The methodological quality of the included studies was assessed using Cochrane’s revised risk of bias tool for randomized trials (RoB 2.0) (15). This evaluation covered various aspects including the randomization process, deviations from intended interventions, missing outcome data, outcome measurement, and the selection of reported result areas. Each evaluation module consists of several signal questions, with possible responses being: Y (yes), PY (probably yes), PN (probably no), N (no), and NI (no information). Risk of bias was assessed independently by two reviewers, who discussed their findings in case of disagreement to come to aconsensus. We do not provide further guidance as to the certainty of the evidence (e.g., using any kind of grading), but provide descriptive statistics of the individual and overall risk of bias together with meta-analytic estimates.

Statistical methods and data synthesis

First, the authors used RevMan5.4 software to analyze the publication bias of the literature. Second, for the direct comparison results, the authors used Stata17.0 software for data merging, statistical analysis and meta-analysis. In Stata17.0, the meta package was used to perform meta-analysis. The relevant commands were executed to analyze data with both fixed-effect and random-effects models. The meta package provided functionalities for computing heterogeneity statistics, generating forest plots, and creating funnel plots. For meta-regression analysis to explore sources of heterogeneity, the metareg package was utilized with specific covariates. The analysis involved using these packages to compare different interventions and to map network meta-analysis results with random-effects model data. Significance was determined using P < 0.05 and 95% confidence intervals (95% CIs). For efficacy analysis, odds ratios (OR) were used for count data, while measurement data employed either the weighted mean difference or the standardized mean difference (mean difference, MD). Each effect size was reported with a 95% CI (16).

Assessment of heterogeneity

The heterogeneity was graded using I2 according to the recommendations of the Cochrane Handbook (17). Cochrane’s Q test was used to detect whether there was a significant difference in effect sizes between studies. The Q statistic followed a chi-squared distribution, and the P-value was used to determine the significance of heterogeneity. If the P-value was significant (typically < 0.05), it indicated substantial heterogeneity. The I²index statistic represented the percentage of total variation due to heterogeneity. The I²index ranged from 0% to 100%, with higher values indicating greater heterogeneity. Generally, 0% to 25% suggested low heterogeneity, 25% to 50% indicated moderate heterogeneity, 50% to 75% indicated substantial heterogeneity, and 75% to 100% indicated considerable heterogeneity.
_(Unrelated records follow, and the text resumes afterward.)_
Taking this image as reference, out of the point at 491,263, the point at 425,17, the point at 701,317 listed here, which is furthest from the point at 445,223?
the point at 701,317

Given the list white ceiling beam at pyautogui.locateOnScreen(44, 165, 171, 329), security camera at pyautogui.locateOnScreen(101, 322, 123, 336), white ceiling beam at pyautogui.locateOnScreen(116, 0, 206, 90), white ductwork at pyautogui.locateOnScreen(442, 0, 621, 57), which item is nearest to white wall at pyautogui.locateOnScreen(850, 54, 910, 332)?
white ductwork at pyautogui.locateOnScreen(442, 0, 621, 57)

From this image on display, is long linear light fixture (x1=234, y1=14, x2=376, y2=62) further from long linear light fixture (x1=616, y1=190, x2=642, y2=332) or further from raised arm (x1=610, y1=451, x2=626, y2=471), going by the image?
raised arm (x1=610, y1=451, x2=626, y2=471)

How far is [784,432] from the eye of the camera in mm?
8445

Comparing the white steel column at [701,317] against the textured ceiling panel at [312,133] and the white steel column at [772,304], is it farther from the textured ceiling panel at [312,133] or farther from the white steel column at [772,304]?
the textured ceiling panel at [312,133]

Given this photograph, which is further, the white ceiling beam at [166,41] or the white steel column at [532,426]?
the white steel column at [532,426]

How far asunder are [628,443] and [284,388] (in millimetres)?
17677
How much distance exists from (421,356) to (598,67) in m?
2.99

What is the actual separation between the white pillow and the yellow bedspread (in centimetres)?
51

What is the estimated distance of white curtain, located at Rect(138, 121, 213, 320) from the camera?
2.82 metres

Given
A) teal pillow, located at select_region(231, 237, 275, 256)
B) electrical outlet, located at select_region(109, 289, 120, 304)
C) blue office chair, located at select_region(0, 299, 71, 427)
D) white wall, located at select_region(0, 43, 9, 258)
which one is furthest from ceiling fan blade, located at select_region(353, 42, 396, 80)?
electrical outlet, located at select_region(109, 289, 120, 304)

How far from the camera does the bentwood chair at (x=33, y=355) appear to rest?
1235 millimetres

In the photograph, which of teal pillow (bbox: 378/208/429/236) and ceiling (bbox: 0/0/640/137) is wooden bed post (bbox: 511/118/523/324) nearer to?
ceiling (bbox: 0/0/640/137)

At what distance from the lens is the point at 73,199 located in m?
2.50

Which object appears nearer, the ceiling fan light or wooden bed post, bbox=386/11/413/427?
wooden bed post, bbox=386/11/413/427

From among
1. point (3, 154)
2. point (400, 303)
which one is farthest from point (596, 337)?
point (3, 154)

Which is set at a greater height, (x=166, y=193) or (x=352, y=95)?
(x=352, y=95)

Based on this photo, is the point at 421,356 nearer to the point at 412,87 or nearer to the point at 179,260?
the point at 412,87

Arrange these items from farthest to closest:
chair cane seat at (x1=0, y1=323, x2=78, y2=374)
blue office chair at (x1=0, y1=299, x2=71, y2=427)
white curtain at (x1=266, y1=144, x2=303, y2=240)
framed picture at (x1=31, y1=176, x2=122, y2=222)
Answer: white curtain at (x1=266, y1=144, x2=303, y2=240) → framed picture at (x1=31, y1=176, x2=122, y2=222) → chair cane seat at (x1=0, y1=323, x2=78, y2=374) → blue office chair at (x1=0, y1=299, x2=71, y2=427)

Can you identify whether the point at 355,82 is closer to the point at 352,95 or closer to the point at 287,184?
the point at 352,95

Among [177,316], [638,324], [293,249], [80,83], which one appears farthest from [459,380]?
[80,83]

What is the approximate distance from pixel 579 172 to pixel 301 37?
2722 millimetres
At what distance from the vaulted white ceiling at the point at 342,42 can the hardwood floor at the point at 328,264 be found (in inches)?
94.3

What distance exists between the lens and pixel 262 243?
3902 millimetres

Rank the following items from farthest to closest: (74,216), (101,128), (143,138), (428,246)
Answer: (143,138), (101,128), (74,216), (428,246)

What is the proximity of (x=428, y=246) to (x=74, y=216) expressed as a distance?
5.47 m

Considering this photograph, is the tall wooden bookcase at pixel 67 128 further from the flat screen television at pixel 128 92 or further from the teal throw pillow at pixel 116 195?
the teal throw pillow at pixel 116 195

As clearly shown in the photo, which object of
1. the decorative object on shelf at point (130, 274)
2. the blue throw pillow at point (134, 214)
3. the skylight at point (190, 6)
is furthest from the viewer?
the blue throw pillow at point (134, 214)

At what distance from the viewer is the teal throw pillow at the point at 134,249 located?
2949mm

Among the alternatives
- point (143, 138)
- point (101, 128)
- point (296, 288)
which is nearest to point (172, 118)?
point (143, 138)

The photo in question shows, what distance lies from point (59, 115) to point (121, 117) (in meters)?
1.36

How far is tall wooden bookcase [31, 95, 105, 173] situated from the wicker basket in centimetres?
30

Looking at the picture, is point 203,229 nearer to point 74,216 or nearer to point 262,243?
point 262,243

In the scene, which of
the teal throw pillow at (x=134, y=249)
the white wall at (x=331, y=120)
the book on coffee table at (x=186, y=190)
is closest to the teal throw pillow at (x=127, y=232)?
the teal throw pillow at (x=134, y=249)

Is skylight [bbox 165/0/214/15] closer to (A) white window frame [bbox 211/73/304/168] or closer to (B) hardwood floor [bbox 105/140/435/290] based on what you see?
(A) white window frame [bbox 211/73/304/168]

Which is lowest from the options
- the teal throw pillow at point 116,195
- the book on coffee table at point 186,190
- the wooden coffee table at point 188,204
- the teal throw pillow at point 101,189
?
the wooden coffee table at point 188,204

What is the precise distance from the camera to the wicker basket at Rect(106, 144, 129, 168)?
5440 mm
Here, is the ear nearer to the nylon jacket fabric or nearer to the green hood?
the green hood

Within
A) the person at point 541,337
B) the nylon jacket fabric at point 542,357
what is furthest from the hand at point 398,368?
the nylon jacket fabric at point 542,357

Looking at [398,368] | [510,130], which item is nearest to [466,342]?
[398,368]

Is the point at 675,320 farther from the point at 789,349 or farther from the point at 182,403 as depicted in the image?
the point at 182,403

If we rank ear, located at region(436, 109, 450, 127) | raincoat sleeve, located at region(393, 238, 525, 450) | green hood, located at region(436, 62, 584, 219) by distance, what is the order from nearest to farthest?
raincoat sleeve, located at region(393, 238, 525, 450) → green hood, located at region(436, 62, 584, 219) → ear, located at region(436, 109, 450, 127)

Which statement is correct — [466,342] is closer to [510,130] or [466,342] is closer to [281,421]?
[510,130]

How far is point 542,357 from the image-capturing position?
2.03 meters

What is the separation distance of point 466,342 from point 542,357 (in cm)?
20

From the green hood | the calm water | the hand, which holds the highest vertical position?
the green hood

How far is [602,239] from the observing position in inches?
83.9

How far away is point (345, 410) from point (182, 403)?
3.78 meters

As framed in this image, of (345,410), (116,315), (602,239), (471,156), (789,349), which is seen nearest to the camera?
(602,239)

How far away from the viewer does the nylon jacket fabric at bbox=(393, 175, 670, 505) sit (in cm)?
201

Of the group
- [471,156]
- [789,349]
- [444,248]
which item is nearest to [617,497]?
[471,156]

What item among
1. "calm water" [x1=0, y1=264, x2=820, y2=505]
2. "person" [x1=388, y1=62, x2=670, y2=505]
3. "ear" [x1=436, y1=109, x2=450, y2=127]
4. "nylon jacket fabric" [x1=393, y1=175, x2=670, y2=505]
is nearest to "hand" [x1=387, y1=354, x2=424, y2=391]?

The clinical and methodological heterogeneity of the included studies was evaluated, and the levels of fit of the fixed-effects model and the random-effects model were compared (18). In the absence of significant clinical heterogeneity (P ≥ 0.1, I2 ≤ 50%), a fixed-effects model was used for meta-analysis. If there was significant clinical heterogeneity between the results of each study (P < 0.1, I2 > 50%), the source of the heterogeneity was first analyzed, the influence of clinical or methodological heterogeneity was excluded and the random-effects model was used for the meta-analysis. When the data provided by the clinical trial could not be meta-analyzed, they were subjected to a descriptive analysis.

Publication bias

According to the recommendations of the Cochrane Handbook, the RevMan 5.4 software was used to analyze potential publication bias (19). Typically, in the absence of publication bias, a funnel plot should appear symmetrical. If the funnel plot is asymmetrical, it may indicate the presence of publication bias. Egger’s regression test was performed using Stata 17.0 to calculate publication bias. This test assesses the symmetry of the funnel plot through regression analysis to quantitatively detect publication bias. If the intercept of the regression significantly deviates from zero, it suggests the presence of publication bias (20).

Results

Study selection and characteristics

From 478 identified studies, 258 were screened in full texts, and 10 studies were eventually included in our review and meta analysis. The report flowchart is shown in Figure 1. The treatment group included 8 Artificial intelligence (AI)-based algorithm, Inoveon Diabetic Retinopathy (DR-3DT) system and Nonmydriatic ultra-widefield (NM UWF) screening. The basic characteristics of the included studies are shown in Tables 1 and 2. Three studies focused on the analysis of retinal images, which used own data. Seven studies used publicly available data from cohort studies. 86% of the DL models were built using CNN algorithms, with one study using Inception-V4 and five studies using Inception-V3. The outcome measures of the studies all evaluated the accuracy and sensitivity of DL in monitoring diabetic retinopathy, furthermore, ETDRS macular edema stage the “gold standard” for the evaluation of diabetic retinopathy.

Figure 1
www.frontiersin.org

Figure 1. The flow chart of literature screening.

Table 1
www.frontiersin.org

Table 1. Characteristics of the selected studies included in the systematic review and meta-analysis.

Table 2
www.frontiersin.org

Table 2. Characteristics of the selected studies (Artificial intelligence (AI)-based algorithm).

Notably, many studies employed multiple test datasets. The reference test in the training dataset was established by two experts in 7 studies.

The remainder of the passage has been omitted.